During the lock down for Covid 19, the Law of Double Jeopardy was at play again, but this time deadlier. Most companies were mandated to stop operating temporarily by the government and to do home quarantine. These businesses have no revenues, yet, expenses in their companies continue. They not only experience lower margins, but they also experience real losses without a fighting chance. This is further aggravated if they have products with expiration dates, so they may even have to find a way to quickly sell below cost. Lower demand with only a few business operating also means a bigger bottleneck in importation, and higher storage costs. A series of unfortunate causes and effects for SMEs.
Even in essential industries like food manufacturing, they would be lucky with having half of the workers report for work because the other half are either afraid, or have no means of transportation. Those who are present sometimes walk for hours just to get to work, and end up doing the work of several people.
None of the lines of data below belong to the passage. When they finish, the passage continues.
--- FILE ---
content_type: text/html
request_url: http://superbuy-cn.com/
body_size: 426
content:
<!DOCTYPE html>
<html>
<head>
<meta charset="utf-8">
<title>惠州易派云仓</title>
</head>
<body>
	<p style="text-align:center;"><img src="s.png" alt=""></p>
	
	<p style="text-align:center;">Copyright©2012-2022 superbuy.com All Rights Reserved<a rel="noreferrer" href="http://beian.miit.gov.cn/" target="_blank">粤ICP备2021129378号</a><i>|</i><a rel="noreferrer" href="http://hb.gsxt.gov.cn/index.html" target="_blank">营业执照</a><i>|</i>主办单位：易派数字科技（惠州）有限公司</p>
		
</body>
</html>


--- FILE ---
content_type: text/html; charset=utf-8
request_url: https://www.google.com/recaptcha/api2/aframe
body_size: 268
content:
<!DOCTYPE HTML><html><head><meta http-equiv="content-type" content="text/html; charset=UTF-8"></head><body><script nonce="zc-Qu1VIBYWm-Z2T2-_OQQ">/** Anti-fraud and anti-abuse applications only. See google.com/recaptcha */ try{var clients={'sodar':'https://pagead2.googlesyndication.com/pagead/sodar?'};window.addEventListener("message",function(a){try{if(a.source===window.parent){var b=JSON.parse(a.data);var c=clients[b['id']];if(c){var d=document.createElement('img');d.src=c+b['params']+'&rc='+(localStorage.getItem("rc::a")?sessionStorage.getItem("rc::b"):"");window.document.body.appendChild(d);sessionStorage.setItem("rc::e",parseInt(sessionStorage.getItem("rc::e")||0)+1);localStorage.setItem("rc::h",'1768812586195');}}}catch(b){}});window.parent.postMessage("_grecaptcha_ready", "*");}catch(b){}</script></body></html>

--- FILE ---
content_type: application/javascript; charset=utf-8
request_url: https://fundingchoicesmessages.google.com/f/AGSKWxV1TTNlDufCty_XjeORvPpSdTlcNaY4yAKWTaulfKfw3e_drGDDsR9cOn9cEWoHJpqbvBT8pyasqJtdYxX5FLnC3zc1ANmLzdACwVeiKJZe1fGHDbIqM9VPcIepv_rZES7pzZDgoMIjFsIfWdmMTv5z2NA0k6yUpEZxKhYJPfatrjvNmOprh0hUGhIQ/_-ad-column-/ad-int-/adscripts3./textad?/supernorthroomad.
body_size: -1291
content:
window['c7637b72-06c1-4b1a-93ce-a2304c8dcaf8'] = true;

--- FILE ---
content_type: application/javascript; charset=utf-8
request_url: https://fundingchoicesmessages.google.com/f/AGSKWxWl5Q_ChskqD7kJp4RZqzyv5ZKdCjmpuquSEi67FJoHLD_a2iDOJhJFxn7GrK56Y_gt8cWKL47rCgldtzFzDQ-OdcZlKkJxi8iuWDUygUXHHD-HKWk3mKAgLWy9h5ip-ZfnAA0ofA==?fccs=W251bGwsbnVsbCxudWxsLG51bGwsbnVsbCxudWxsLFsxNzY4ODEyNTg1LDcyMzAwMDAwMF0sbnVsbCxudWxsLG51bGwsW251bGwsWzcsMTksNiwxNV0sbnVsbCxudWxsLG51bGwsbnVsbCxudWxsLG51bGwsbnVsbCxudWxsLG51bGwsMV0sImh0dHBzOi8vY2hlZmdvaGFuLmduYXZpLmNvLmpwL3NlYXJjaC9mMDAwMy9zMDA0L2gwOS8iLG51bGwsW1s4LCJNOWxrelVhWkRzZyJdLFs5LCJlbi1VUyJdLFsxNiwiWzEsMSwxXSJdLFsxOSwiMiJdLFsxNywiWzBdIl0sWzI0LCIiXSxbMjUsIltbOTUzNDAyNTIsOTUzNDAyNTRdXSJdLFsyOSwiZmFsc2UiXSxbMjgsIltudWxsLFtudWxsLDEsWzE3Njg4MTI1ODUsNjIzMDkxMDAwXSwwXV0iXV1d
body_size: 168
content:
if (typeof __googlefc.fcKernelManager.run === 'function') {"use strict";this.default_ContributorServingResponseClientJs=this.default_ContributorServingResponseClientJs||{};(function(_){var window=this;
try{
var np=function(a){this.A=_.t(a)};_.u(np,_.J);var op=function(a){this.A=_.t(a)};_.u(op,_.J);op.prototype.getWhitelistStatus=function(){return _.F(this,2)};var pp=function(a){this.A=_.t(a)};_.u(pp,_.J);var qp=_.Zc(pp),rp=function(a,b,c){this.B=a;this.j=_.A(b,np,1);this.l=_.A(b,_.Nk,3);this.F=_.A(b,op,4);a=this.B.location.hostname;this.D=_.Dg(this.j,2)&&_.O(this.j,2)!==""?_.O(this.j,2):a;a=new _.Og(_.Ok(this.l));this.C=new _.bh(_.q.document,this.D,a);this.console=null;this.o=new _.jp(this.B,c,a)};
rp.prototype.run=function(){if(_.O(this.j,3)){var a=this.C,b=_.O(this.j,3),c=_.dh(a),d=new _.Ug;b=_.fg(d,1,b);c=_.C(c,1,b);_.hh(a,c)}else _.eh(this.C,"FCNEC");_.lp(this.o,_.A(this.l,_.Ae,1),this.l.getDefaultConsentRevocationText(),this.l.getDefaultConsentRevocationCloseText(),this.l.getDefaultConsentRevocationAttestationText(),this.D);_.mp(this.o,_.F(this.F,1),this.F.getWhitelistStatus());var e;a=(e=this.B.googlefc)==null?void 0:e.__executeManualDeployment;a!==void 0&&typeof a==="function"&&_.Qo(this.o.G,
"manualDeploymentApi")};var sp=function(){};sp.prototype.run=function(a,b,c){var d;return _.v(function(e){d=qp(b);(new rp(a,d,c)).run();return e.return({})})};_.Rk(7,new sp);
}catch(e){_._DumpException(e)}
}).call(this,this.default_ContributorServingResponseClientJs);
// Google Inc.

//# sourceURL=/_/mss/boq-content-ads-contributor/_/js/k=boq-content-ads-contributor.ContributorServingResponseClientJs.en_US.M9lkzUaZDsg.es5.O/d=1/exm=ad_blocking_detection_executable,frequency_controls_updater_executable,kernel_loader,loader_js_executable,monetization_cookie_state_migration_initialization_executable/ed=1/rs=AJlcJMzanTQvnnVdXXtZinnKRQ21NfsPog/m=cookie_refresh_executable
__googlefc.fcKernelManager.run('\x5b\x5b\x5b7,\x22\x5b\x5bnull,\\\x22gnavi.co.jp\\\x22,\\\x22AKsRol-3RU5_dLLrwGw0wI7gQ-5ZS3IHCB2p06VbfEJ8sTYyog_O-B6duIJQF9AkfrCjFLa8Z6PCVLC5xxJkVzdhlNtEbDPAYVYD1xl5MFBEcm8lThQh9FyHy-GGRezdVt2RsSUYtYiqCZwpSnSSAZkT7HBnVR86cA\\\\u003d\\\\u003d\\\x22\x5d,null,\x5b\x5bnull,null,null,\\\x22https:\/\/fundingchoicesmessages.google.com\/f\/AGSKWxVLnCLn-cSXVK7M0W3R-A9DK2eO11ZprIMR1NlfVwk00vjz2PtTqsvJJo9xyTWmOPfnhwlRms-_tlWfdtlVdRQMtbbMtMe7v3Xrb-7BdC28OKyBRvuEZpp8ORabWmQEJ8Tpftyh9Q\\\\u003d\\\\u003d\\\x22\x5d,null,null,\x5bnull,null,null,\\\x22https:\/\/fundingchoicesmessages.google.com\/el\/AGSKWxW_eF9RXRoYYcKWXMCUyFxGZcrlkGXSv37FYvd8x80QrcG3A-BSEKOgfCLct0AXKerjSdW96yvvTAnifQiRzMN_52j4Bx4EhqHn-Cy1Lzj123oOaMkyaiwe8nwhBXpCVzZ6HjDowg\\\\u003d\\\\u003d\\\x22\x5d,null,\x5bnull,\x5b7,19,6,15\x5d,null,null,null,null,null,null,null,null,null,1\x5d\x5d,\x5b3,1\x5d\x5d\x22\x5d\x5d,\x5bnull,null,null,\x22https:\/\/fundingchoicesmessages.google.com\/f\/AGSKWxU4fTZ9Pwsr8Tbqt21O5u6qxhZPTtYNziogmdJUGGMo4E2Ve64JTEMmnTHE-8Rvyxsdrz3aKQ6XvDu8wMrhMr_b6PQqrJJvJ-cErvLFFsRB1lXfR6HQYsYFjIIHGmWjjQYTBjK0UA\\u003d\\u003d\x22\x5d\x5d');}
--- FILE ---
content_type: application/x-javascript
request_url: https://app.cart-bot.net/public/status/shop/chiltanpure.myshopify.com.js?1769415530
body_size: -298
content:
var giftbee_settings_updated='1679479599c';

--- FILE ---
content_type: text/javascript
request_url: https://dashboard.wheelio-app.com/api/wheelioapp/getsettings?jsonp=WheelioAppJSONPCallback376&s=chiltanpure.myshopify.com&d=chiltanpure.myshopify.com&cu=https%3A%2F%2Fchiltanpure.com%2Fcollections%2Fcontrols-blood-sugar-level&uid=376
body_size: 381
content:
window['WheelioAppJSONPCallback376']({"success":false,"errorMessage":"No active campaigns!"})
Many of these small and medium scale enterprises have been hit hard even before the lock down. Their sales were reportedly lower since January 2020. They have loans to pay, credit card bills to settle, and no way to operate normally. With demand not stabilizing for several months, many have a sense of hopelessness and helplessness.
What will these SME entrepreneurs resort to for self-preservation and to avoid bankruptcy? They will reduce their cost and lower their breakeven point for sure, starting with the number of employees working for them. They will remove excess casual employees, try unpaid leaves or reduced work time before retrenchment, and may ask for pay cuts from managers and board members for several months. People getting retrenched is one problem, new graduates who will end up jobless is another, as many companies will likely give retrenched employees first priority when they lift their freeze hiring.
What can big companies do to help, knowing that SMEs will be struggling? They can pay earlier, or even pay in advance as a customer. They can extend terms as a supplier. They can include more SMEs in their supply chain and they should not cancel any pending orders from SMEs.
What about from the government? Emergency support has already been broadcasted, including the recent announcement that the government will guarantee small loans of SMEs. We hope these moves can make entrepreneurs dream again even before normalcy. The additional support from the government needs to meet the 4C’ss criteria – to create confidence in the business sector, to promote consumption, to offer cashflow, and to promote competitiveness to help attain the business goals of the SMEs while re-attracting employment. The result of the government support will determine the competitiveness and attractiveness of the Philippines as a foreign direct investment destination, but do note that the 4C’s are not multiple choice options!